One of the very exciting parts about her work these days is a research project that combines teaching with the study of a particular computer-human interface. Specifically, she is working on an NSF-sponsored project to figure out effective ways to teach computer science to students who are blind or have severe visual disabilities. As part of this project, Joan and Ann Smith, the Co-PI of the grant, are developing an assistive software tool for learning to program, called JavaSpeak. Basically, JavaSpeak is an editor with aural feedback designed to provide a user with useful information about a program’s structure and semantics. It is designed to parse the program and "speak" the program’s structure to a blind user, much in the same way that separate lines and indentation and color help "show" the structure of the program to a sighted user. A prototype of the tool has already been built, and tests with blind programmers will begin as early as the summer of 2000.
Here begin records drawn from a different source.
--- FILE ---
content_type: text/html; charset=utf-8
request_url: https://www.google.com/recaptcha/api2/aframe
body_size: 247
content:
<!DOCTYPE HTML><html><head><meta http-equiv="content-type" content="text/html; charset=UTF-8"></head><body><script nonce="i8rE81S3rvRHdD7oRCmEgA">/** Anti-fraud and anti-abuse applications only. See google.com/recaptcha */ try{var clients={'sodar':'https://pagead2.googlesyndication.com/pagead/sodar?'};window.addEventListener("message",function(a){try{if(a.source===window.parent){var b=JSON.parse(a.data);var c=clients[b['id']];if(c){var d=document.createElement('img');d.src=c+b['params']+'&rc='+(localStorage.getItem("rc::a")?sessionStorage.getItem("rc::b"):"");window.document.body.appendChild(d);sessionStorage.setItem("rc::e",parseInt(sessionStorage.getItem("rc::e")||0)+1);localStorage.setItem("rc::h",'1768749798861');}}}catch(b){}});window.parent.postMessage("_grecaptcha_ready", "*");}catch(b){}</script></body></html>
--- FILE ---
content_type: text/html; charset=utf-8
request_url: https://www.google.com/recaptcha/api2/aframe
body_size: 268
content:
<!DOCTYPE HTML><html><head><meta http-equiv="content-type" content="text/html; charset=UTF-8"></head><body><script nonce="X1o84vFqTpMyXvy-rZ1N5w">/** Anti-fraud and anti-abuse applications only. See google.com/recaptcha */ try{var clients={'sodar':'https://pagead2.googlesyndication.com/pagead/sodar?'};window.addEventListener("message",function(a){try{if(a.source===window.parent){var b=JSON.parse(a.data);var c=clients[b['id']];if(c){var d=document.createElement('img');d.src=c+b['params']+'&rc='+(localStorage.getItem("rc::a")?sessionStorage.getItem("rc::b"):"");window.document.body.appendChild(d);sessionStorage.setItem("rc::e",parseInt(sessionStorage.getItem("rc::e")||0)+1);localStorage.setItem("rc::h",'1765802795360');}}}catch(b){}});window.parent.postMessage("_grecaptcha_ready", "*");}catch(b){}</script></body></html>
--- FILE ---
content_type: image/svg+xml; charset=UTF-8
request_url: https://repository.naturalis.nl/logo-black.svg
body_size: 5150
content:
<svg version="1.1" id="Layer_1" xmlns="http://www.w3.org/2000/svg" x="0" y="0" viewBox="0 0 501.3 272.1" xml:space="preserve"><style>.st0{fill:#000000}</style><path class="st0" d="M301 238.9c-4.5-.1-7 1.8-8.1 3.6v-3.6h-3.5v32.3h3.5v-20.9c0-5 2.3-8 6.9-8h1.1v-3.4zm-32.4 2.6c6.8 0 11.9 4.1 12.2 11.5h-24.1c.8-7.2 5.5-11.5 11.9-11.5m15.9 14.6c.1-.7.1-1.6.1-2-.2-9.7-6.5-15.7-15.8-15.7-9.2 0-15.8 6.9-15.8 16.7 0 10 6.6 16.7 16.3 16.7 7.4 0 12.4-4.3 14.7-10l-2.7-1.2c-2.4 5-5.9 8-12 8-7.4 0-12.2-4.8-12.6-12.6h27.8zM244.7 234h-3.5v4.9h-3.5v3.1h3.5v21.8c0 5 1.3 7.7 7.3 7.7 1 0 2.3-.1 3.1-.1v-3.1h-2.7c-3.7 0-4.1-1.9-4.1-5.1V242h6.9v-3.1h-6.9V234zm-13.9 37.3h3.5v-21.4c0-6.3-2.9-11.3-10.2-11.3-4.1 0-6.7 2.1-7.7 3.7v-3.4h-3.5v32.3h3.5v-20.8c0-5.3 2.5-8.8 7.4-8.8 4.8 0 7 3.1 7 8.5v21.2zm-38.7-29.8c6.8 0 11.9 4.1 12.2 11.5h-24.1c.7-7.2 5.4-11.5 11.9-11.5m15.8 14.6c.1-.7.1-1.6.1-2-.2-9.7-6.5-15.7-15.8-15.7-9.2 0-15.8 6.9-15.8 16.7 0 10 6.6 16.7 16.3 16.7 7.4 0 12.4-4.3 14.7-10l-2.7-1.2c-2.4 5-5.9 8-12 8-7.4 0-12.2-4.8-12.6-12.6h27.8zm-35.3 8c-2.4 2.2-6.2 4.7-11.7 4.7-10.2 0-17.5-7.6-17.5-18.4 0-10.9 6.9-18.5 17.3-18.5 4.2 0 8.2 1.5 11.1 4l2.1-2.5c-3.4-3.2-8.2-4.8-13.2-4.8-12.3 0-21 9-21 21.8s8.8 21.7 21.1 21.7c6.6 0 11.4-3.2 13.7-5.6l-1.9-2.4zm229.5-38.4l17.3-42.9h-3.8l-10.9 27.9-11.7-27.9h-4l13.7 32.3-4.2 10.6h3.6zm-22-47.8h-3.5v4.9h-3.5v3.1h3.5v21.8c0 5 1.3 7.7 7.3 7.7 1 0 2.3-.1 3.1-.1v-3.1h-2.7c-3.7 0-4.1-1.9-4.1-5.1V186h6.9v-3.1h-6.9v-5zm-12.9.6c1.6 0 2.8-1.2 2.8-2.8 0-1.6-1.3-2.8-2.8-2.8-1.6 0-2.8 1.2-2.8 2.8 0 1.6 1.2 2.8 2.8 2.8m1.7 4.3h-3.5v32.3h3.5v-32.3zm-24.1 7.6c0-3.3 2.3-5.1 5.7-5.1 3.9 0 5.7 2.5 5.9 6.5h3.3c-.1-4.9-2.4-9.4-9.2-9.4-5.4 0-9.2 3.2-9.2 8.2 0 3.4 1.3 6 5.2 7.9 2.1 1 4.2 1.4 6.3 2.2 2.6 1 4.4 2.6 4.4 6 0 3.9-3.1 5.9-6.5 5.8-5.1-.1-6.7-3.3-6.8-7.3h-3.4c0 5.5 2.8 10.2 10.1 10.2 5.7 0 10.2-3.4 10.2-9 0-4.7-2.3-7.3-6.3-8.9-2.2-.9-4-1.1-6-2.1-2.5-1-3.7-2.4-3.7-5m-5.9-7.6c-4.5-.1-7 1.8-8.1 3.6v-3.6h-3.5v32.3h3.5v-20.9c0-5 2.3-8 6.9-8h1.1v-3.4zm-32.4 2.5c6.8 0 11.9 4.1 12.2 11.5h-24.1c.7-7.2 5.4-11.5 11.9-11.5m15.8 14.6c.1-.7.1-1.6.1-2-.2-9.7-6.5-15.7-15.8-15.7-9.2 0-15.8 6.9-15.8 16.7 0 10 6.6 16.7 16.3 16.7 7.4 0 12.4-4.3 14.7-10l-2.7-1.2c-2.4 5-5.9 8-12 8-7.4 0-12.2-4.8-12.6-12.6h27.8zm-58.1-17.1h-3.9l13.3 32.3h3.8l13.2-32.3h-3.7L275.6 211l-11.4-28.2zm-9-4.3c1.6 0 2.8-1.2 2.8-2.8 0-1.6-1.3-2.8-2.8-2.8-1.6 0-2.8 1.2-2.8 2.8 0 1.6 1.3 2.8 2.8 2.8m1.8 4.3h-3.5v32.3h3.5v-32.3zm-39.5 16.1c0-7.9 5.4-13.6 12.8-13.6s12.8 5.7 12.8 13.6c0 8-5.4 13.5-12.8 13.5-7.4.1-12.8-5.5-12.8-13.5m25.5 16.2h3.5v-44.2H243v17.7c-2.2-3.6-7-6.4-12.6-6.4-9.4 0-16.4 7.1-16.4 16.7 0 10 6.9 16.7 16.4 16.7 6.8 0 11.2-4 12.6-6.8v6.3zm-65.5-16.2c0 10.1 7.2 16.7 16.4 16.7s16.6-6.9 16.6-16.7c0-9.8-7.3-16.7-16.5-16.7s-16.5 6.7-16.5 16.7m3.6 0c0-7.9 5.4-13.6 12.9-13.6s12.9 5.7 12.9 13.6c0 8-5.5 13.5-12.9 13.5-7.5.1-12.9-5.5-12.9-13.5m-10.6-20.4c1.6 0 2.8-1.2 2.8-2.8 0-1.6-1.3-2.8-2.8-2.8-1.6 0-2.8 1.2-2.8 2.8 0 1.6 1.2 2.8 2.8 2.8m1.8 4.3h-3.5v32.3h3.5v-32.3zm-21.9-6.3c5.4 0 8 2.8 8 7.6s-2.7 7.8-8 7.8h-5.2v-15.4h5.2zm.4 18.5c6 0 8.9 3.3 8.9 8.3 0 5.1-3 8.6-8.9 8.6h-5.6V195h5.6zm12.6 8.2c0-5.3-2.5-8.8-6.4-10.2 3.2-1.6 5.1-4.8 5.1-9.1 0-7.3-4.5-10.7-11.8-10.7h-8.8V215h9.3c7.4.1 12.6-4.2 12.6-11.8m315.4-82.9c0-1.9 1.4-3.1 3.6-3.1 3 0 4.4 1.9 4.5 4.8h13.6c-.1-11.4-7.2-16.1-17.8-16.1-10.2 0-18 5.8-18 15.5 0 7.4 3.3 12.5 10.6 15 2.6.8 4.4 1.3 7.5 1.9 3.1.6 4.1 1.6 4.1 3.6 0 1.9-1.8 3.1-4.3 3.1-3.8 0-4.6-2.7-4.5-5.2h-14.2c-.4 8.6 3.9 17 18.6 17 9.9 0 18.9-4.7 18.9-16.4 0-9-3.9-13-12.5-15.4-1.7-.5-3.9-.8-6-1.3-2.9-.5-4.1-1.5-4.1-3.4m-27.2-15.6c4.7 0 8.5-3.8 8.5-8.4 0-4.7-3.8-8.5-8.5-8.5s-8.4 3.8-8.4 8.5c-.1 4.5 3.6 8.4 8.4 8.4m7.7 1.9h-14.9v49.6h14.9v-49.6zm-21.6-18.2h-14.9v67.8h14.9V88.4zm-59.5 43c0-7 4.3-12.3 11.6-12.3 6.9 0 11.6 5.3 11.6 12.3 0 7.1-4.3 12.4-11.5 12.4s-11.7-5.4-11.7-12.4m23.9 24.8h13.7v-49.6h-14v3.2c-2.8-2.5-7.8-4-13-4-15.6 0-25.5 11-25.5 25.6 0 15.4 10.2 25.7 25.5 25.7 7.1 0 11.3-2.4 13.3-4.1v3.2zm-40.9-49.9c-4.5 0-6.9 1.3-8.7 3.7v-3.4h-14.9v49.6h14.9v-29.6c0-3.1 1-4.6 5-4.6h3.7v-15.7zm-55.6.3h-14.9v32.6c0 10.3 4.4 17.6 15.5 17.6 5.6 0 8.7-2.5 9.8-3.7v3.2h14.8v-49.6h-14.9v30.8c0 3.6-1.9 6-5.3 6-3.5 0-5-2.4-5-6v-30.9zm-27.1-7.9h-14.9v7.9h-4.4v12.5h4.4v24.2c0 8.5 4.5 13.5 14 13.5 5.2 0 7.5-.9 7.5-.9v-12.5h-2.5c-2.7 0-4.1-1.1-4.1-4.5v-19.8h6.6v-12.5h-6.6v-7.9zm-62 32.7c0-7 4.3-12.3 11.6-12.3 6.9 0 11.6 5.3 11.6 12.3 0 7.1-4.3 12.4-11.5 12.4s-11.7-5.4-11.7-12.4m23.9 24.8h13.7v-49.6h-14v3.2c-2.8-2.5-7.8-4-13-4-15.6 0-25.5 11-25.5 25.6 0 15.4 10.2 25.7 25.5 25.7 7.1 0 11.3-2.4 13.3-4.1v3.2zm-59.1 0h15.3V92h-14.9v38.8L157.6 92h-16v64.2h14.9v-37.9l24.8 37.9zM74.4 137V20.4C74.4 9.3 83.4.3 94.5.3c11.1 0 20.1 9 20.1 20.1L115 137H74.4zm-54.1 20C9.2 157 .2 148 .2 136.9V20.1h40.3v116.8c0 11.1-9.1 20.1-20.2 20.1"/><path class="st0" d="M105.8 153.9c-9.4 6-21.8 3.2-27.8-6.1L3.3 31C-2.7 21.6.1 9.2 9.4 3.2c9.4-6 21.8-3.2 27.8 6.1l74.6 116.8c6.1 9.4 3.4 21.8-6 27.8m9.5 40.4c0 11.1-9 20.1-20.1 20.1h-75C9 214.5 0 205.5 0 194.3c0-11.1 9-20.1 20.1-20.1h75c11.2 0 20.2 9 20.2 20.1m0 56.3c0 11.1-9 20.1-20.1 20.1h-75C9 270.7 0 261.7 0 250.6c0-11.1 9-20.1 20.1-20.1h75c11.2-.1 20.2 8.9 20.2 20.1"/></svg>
Outside of work, Joan enjoys as much time as she can outdoors. It's been a little tricky in the winter in Minnesota for her (Joan is originally from New Orleans, Louisiana) but with the help of snowshoes and cross-country skis, she's adapting. During the summer, she and her partner spend lots of time gardening and bicycling. In the summer of 1999, they did a cross-country bike trip with the American Lung Association, which in her words was "a blast and a great adventure."